HOW TO: control Healthiness on data gathering

×

Warning message

You can't delete this newsletter because it has not been sent to all its subscribers.

data ingested by IoT processes and IoT App in terms of Entities or Devices can experience errors and probems due to devices, connections, processes, etc. The Healthiness in Snap4City is performed at level of the single attribute (sensors) of each device/entity. This allow to detect the problems on single variable/sensors and on the whole device. 

On Snap4City a number of solutions are set up to control their healthiness. 

  1. Each device has a declared data rete, the ingestion process in Ni-Fi and Km4City / ServiceMap may control at the ingestion time if the rate is satified, and if the data are coming at least once per day. If not the healthiness flag on Data Inspector is maked as RED instead of GREEN when the healthiness criteria is satified. On the other hand, if the data are not loaded the problem is detected at point 2.
  2. The setup of rate may be wrongly set, and thus a Python process has been setup to perform an analysis of the actual status of the ingested data. The Healthiness control process has been created to perform query on KB through the appropriate API, and obtain the list of not healthy devices, and devices over the expiration time. This information is used to update a table of an SQL database in the platform, or container with SQL database. At each exceution, a number of healthiness metrics is computed in real time to shortening the failure detection and reduce the possibility of proviing alerts for non critical conditions due to sporadic delay of data retrieval. 
  3. An Healthiness Manager reportes the information, and they are dynamically displayed, allowing the user to filter and search for information working on the server side.
  4. Similar information is accessible from the Data Inspector.
  5. An IoT App and additional AI/ML processes can be activated on extracted metrics for predicting maintenance, and early warning. 

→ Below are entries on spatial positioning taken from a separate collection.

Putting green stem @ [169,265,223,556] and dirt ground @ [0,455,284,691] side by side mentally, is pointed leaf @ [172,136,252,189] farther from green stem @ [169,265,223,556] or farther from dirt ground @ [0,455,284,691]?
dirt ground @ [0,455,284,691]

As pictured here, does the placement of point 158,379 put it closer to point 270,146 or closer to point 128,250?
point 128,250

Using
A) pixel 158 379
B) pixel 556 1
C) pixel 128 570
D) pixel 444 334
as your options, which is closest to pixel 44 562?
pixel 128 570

The healthiness data base, for each variable of each device the following information is inserted into the table:

  • Service URI of the resource represented by the device
  • Proprietary organization of the device, obtained through parsing the URI (if it is not present in the uri it is inserted as NULL)
  • Reference broker for the device, obtained through parsing the URI
  • device Name obtained through parsing the URI
  • Device model (if not specified it is inserted as NULL)
  • Nature of the device
  • Sub-nature of the device
  • Name of the variable/sensor
  • Value of the variable/sensor value
  • Datetime of the last device measurement received from KB, and thus fully ingested
  • Expected date and time of next measurement, according to the device rate
  • Number of consecutive failures of the device, indicates for how many consecutive database updates the device was returned as not healthy by the KB API
  • Timestamp of the last not healthy, represents the instant of time relating to the last update of the device within the database as not healthy
  • Delta: difference in minutes between the time of the last database update and the expected date for the next measurement. It tells us how long the de­vice exceeded theexpected date(if a device returns healthy this parameter may take on a negative value)
  • Maximum delta value. It allows us to understand if a device periodically updates the expected date and what is the maximum consecutive not healthy period of the deviceù
  • Percent: represents the percentage increase in delta between two consecutive database updates. It allows us to understand the novelty of device failure: a device that has failed for a long time will have a low percentage value while a device that has just become unhealthy will have a high percentage value
  • InsertTimestamp: date of the first insertion of the record into the table

When a device is present in the healthiness database results that is already contained in the table, its records are updated with the most recent data returned from the KB. Furthermore, it is checked whether the list of variables already present in the database and those returned by the API match, otherwise a new record is inserted for each new device variable. For each variable of each device already contained in the table the following are updated:

  • Number of failures: increased by one compared to the previous value
  • Timestamp of the last not healthy
  • Date of the next expected measurement
  • Date of the last data received
  • Value of the variable, if different from the previous one
  • Delta and its maximum value
  • Percentage of increase in delta compared to the previous value

To reduce the execution times of the code it was necessary to define indexes for the MySQL database, one that takes into consideration only the service uri column and one that indexes by uri and variable name. In this way the recovery of records and therefore the updating of the database is much faster. In fact, the update time for public devices alone without the use of indexes is comparable to that needed for all devices (even private ones) exploiting the potential of indexes.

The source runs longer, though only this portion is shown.